Domestic abuse court experiences - perspectives of victims and witnesses: research findings - summary

Summarizes the key findings of an in-depth qualitative study on 22 victims’ and witnesses’ experiences of court since the introduction of the Domestic Abuse (Scotland) Act 2018 (DASA) in April 2019.


The study's qualitative design enabled in-depth exploration of participants' experiences of the justice system in the context of domestic abuse; 22 adult and child victims and witnesses were interviewed. Demographic and court case data were collected from support agencies involved. A thematic approach to analysis was employed. The study received ethical approval from the University of Edinburgh and the Scottish Government.
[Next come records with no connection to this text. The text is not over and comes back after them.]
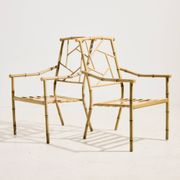 Fauteuil de jardin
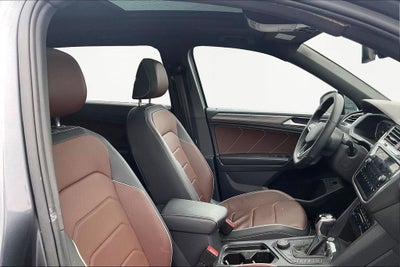 2022 Volkswagen Tiguan SEL R-Line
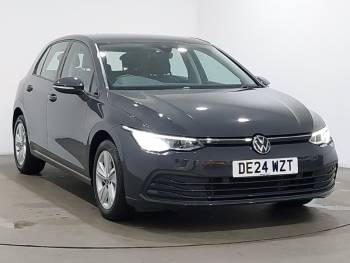 2024 (24) Volkswagen Golf 1.5 TSI Life 5dr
Research aim and questions

The research explored victims' and witnesses' experiences of court since implementation of the Domestic Abuse (Scotland) Act 2018 in April 2019. Participants described their journey through a domestic abuse court case in detail: police investigation; court preparation; being at court; and after court. Research questions centred on expectations, impact, safety, trauma, inclusion, information, justice, and support. Participants were also asked how the court process might better support adult and child victims/witnesses.

Participants, scope and context of the research

The research draws on the views and experiences of: 13 adult victim complainants; 4 young victim complainants (in relation to abuse in their own relationships); and 5 court cited child witnesses (in relation to an adult complainant case). All were involved in (closed) domestic abuse court cases. Twelve participants were involved in Domestic Abuse (Scotland) Act 2018 (DASA) cases and 14 were involved in cases with a domestic abuse aggravator. For participants in this research the average time from reporting to case closure was 9.6 months. During the research period (2019-2022) COVID-19 significantly impacted the running of the criminal justice system, including court processes (e.g. court delays) and service availability and delivery, as well as victims' experiences of domestic abuse (e.g. during lockdowns). Further research is needed to examine victims' and witnesses' (and potentially other key actors') experiences of the ongoing implementation of the Act as the justice system recovers from the pandemic.